Desde aquel 14 de noviembre de 1975, hace ahora 40 años, cuando se firmó en Madrid el acuerdo tripartito por los gobiernos de España, Marruecos y Mauritania, arrastramos una mala conciencia invencible. Fue entonces, en la linde del deshonor, en la agonía de Franco, cuando el gobierno suspendió el ejercicio de los deberes que nos incumbían como potencia administradora del territorio, a tenor de la Carta de Naciones Unidas. Esa firma precipitó el abandono fulminante del Sáhara sin atender a su condición de provincia, adquirida por decreto de la presidencia del gobierno el 10 de enero de 1958. Idéntico abandono hizo antes del territorio de Ifni que, erigido en provincia por el mismo decreto, fue retrocedido a Marruecos mediante el acuerdo de Fez del 4 de enero de 1969, ratificado por las Cortes españolas el 22 de abril.
La declaración de estos territorios como provincias seguía la senda del salazarismo respecto de las posesiones portuguesas de ultramar. Su objetivo era evitar la rendición de cuentas ante el Comité de los 24 de la ONU, competente en materia de descolonización. Otra cosa es que el embajador de Franco ante la
ONU, Jaime de Piniés, ignorara la pretendida provincialidad y cumplimentara bajo cuerda las peticiones del mencionado comité.
Ahí están los documentos gráficos acreditativos de la presencia en el hemiciclo de las Cortes orgánicas tanto del consejero nacional del Movimiento, enviado por los camaradas nómadas, como de los otros dos procuradores de Representación Familiar que, a tenor de la Ley Orgánica del Estado de 1966, eran elegidos por los cabezas de familia, empadronados en las tribus del desierto. Eran muy de ver con sus atuendos blancos y azules del cuello a los pies, agrupados en escaños contiguos sin atender al estricto orden alfabético. La crónica desde El Aaiún de un buen amigo periodista, escrita en el número 27 del semanario
Posible del 17 de julio de 1975, remite al origen de nuestra mala conciencia.

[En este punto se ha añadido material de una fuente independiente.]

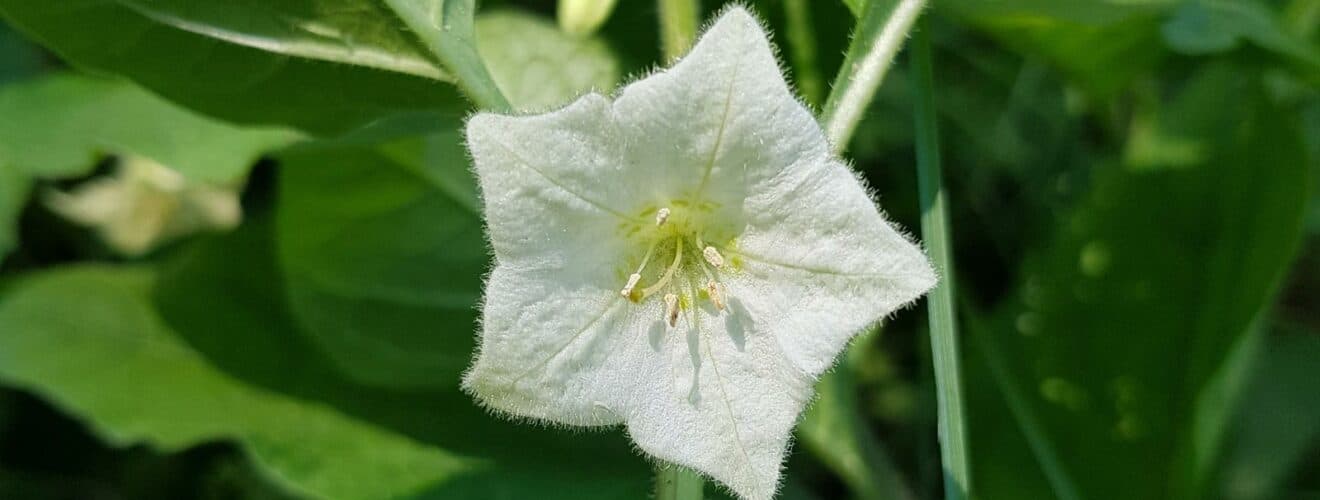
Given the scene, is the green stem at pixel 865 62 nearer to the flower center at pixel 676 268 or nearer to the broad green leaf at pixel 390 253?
the flower center at pixel 676 268

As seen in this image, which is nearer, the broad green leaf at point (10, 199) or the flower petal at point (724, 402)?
the flower petal at point (724, 402)

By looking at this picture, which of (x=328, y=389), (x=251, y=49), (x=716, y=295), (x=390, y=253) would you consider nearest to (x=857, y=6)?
(x=716, y=295)

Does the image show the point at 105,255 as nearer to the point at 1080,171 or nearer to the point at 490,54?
the point at 490,54

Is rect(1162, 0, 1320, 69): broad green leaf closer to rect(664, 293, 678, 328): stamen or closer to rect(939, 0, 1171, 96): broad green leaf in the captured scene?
rect(939, 0, 1171, 96): broad green leaf

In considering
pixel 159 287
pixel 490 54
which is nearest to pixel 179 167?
pixel 159 287

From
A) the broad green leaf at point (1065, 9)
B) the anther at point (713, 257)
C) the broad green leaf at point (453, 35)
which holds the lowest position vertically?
the anther at point (713, 257)

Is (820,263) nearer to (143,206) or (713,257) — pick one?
(713,257)

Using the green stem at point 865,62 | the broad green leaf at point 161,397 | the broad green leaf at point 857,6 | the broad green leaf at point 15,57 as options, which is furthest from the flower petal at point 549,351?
the broad green leaf at point 15,57
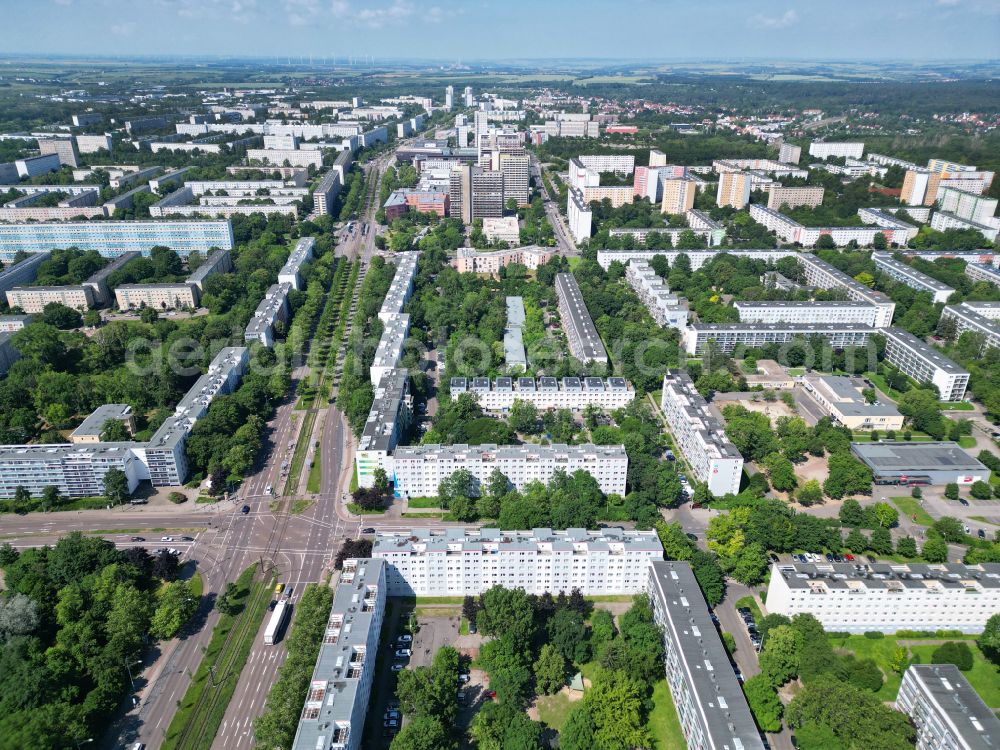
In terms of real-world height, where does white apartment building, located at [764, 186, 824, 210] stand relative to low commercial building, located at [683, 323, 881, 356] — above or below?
above

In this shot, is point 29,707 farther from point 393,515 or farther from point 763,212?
point 763,212

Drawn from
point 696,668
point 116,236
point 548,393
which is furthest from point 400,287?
point 696,668

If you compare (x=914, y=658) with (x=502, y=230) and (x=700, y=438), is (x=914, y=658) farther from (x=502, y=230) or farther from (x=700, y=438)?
(x=502, y=230)

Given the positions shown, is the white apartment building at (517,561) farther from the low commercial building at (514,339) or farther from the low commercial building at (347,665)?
the low commercial building at (514,339)

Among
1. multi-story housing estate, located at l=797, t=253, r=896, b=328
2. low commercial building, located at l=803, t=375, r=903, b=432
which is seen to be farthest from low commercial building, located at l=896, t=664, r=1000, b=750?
multi-story housing estate, located at l=797, t=253, r=896, b=328

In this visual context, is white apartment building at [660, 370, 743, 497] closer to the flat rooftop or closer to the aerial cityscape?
the aerial cityscape

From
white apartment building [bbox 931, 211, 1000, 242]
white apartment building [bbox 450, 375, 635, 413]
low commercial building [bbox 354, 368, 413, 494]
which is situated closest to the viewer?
low commercial building [bbox 354, 368, 413, 494]

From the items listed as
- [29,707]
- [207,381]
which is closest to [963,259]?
[207,381]
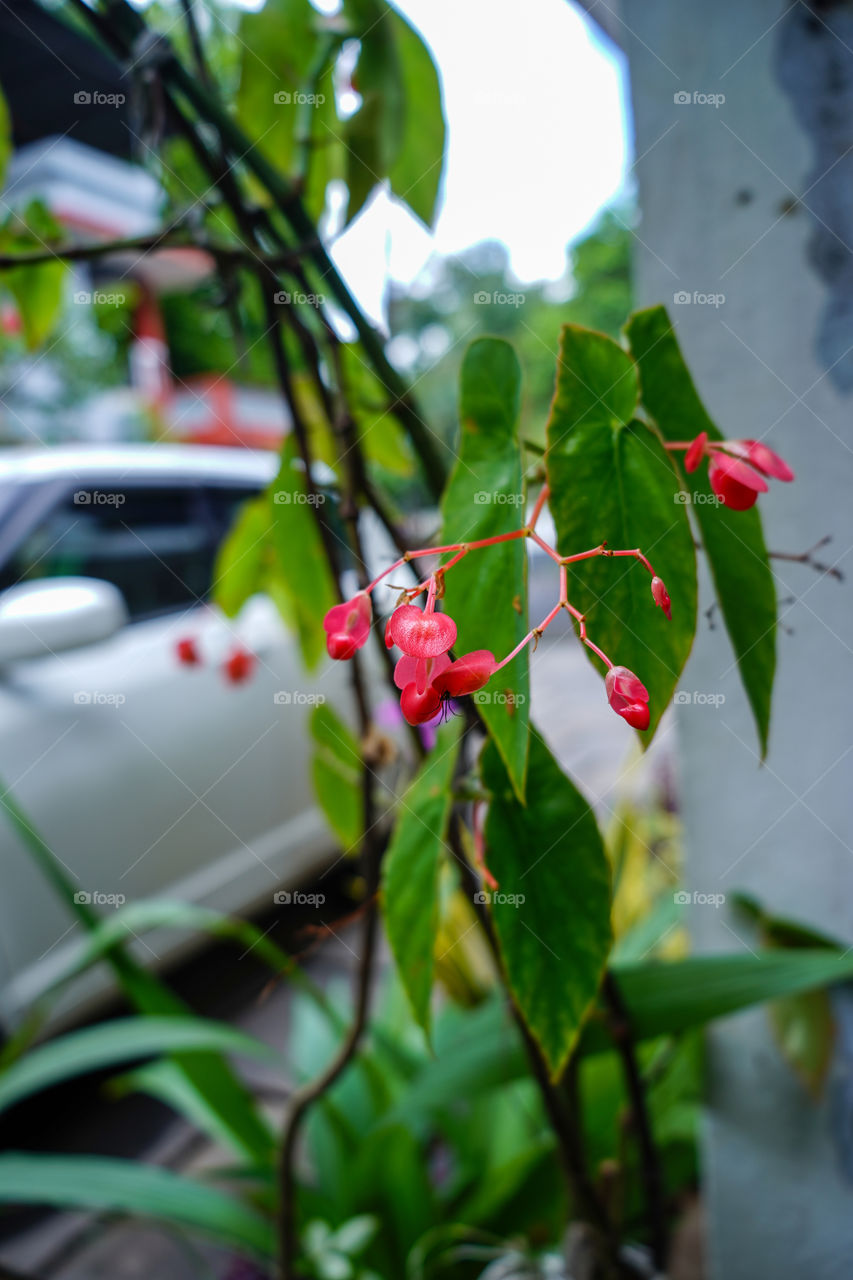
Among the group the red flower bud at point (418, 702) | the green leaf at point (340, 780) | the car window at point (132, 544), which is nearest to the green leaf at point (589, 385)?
the red flower bud at point (418, 702)

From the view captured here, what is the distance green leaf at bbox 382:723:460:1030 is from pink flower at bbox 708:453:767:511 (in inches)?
6.4

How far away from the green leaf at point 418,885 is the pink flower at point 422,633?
0.15 meters

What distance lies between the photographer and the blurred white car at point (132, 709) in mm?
1300

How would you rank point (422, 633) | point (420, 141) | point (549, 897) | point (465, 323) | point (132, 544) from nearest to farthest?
point (422, 633) < point (549, 897) < point (420, 141) < point (465, 323) < point (132, 544)

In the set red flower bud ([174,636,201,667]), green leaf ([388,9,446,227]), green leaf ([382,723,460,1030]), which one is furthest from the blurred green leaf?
red flower bud ([174,636,201,667])

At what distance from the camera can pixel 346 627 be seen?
270 mm

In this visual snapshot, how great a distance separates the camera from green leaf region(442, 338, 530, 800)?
27cm

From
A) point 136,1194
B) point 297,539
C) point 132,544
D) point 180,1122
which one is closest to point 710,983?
point 297,539

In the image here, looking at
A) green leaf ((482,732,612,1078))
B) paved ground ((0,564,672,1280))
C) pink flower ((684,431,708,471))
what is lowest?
paved ground ((0,564,672,1280))

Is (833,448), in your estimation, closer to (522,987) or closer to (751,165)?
(751,165)

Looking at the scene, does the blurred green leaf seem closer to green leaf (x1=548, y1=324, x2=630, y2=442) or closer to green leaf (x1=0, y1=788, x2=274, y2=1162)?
green leaf (x1=548, y1=324, x2=630, y2=442)

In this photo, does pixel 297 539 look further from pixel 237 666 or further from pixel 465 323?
pixel 237 666

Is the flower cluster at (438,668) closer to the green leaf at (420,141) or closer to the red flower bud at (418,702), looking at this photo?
the red flower bud at (418,702)

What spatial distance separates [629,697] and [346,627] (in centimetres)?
9
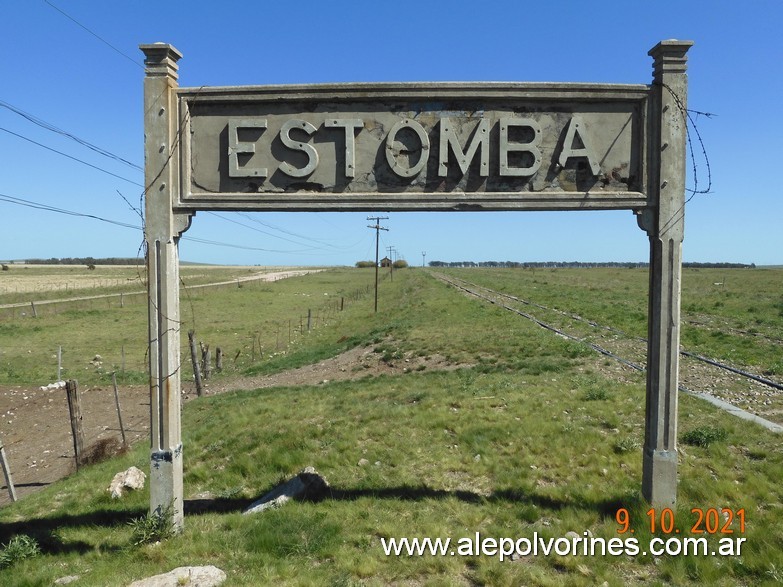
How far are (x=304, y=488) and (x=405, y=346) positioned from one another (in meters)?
12.8

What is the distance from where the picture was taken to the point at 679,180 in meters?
5.67

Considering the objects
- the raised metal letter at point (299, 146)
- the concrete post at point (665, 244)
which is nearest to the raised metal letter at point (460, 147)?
the raised metal letter at point (299, 146)

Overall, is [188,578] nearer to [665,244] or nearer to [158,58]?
[158,58]

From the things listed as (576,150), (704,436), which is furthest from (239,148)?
(704,436)

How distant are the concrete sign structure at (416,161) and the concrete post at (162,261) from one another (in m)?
0.01

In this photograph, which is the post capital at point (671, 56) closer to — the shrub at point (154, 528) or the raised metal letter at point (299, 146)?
the raised metal letter at point (299, 146)

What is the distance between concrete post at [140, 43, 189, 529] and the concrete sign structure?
1 cm

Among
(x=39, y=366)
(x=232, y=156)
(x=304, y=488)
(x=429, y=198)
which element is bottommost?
(x=39, y=366)

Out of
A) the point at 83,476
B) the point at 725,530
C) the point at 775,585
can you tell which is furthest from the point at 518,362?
the point at 83,476

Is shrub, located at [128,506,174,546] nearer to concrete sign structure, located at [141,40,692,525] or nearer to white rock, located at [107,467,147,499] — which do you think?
concrete sign structure, located at [141,40,692,525]

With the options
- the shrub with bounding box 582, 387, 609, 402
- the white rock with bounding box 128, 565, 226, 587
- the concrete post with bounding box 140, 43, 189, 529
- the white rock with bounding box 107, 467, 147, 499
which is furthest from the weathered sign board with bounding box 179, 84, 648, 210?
the shrub with bounding box 582, 387, 609, 402

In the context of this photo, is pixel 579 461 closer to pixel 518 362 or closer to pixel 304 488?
pixel 304 488

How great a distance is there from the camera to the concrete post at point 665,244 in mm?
5668

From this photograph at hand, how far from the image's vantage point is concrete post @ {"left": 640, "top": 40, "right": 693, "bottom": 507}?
5.67 m
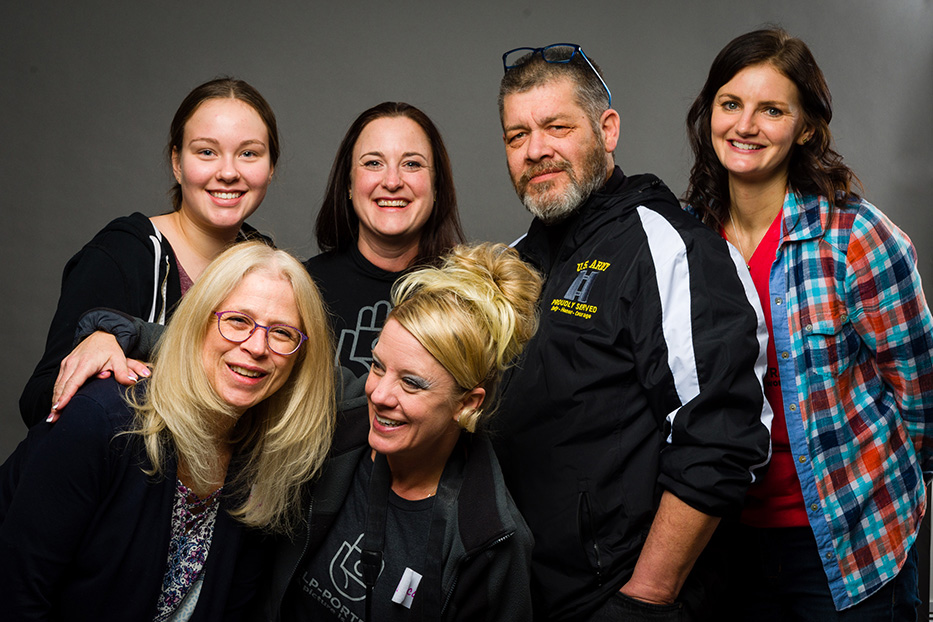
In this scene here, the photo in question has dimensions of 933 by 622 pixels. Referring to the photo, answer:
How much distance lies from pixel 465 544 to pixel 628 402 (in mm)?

Se titulaba “Nadie quiere morir por el Sáhara”. Empezaba así: “Dijo Kissinger ‘el Sáhara para Marruecos’. Y la luz se hizo”. Pronosticaba que “el reparto del territorio acabaría en genocidio” y que “Hasán II tendría que enfrentarse a la guerrilla”. Señalaba que, a tenor de los discursos oficiales, aquel trozo entrañable de España estaba en trance de dejar de serlo; que en esas condiciones nadie quería morir por el Sáhara, que era gratuito el nerviosismo revestido de halago al Ejército por parte de algunos patrocinadores del abandono al galope, y que sobre aquellas arenas había un pueblo con el que debería contarse en todo caso. Pero fue traicionado.